***** PAGE EXTRACT *****

[PATCH] D94746: [AMDGPU] Move kill lowering to WQM pass and add live mask tracking

Mon Jan 18 05:58:49 PST 2021

piotr added a comment.

LGTM with a few more nits.

Being able to query live lanes at any point in the shader makes sense to me and I really like the removal of SI_KILL_CLEANUP.

================
Comment at: llvm/lib/Target/AMDGPU/SIWholeQuadMode.cpp:862
+    LIS->createAndComputeVirtRegInterval(TmpReg);
+  if (LiveMaskWQM)
+    LIS->createAndComputeVirtRegInterval(LiveMaskWQM);
----------------
LiveMaskWQM unused.

================
Comment at: llvm/lib/Target/AMDGPU/SIWholeQuadMode.cpp:1043

-void SIWholeQuadMode::processBlock(MachineBasicBlock &MBB, unsigned LiveMaskReg,
-                                   bool isEntry) {
+void SIWholeQuadMode::processBlock(MachineBasicBlock &MBB, bool isEntry) {
   auto BII = Blocks.find(&MBB);
----------------
Nit: I tend to agree with the clang-tidy warning. 's/isEntry/IsEntry/' for consistency?

*****

JOB: Copy the review comment between "piotr added a" and "removal of SI_KILL_CLEANUP.", inclusive, and swap "live lanes" for "active lanes". The lines play no part in this.

***** PROVIDED DATA *****

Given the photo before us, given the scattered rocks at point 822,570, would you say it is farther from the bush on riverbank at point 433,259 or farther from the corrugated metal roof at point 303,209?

*****

WRITTEN SOLUTION:
piotr added a comment.

LGTM with a few more nits.

Being able to query active lanes at any point in the shader makes sense to me and I really like the removal of SI_KILL_CLEANUP.